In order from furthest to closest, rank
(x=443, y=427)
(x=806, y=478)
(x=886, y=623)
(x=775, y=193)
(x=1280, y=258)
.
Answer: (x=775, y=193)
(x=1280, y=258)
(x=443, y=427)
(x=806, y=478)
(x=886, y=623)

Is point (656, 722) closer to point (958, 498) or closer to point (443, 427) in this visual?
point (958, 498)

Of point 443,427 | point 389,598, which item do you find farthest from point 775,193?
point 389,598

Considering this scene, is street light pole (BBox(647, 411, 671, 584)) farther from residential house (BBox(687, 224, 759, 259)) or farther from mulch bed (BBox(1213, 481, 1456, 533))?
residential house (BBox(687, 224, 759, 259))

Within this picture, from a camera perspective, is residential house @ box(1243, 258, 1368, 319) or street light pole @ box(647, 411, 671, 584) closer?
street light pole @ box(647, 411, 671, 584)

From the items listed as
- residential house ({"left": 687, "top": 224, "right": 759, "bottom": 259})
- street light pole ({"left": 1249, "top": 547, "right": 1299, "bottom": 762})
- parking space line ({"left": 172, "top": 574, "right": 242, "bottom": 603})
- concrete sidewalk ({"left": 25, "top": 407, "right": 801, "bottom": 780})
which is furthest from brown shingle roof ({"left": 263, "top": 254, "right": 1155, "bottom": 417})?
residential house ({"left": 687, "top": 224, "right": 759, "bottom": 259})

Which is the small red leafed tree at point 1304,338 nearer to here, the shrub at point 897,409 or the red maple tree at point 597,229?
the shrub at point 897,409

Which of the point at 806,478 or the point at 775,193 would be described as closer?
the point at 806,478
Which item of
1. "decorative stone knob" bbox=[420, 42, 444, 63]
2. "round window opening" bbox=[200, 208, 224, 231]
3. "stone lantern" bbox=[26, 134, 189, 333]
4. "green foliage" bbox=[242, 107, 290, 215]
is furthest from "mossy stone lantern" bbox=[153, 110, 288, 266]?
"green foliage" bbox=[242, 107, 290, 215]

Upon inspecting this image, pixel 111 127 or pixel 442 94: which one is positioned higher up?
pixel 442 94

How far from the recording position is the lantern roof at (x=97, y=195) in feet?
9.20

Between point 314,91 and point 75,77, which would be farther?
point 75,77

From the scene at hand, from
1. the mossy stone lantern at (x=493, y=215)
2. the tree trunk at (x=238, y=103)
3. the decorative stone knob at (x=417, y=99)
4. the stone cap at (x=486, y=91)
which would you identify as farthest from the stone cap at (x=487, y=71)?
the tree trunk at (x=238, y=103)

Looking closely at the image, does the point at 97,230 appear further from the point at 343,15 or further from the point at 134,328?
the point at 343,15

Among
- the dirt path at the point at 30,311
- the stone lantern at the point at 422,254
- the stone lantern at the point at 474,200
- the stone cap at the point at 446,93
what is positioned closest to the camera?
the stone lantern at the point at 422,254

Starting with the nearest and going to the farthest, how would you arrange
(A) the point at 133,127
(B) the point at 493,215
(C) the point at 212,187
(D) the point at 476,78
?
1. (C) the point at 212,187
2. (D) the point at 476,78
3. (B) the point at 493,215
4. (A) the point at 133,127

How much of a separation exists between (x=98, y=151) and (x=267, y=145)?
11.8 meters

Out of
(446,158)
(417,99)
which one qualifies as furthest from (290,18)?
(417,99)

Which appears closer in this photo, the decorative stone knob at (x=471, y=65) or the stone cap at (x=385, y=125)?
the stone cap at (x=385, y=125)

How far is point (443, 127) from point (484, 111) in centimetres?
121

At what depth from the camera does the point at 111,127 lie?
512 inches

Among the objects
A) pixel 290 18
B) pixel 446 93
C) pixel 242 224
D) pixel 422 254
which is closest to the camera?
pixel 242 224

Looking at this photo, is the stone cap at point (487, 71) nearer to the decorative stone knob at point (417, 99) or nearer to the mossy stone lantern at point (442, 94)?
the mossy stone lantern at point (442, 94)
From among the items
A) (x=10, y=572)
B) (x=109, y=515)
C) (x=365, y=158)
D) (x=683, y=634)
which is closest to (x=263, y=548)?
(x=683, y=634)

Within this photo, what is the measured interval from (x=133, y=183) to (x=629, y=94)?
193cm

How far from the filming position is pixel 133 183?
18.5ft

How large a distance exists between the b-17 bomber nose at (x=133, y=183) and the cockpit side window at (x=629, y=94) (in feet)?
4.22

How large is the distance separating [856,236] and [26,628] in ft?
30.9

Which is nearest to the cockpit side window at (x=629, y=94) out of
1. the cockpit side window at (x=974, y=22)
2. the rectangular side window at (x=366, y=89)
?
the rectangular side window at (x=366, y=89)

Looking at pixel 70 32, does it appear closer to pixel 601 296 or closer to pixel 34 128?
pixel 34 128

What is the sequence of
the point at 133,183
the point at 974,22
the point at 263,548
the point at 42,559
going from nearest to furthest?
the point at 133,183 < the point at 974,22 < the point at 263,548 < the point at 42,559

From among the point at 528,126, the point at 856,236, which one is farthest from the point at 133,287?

▶ **GIVEN INSTRUCTION**:
Update the entries from the line with "How large is" through the last entry, replacing "nearest" with "closest" and changing nothing else.

▶ **ANSWER TO THIS PROBLEM**:
How large is the distance separating [856,236] and [26,628] in ft?
30.9

Which is closest to the cockpit side window at (x=629, y=94) out of
1. the cockpit side window at (x=974, y=22)
2. the rectangular side window at (x=366, y=89)
?
the rectangular side window at (x=366, y=89)

Looking at pixel 70 32, does it appear closer to pixel 601 296 or closer to pixel 34 128?
pixel 34 128

What is the sequence of
the point at 133,183
the point at 974,22
the point at 263,548
the point at 42,559
going from closest to furthest?
the point at 133,183 < the point at 974,22 < the point at 263,548 < the point at 42,559

From among the point at 528,126, the point at 856,236, which one is farthest from the point at 133,287?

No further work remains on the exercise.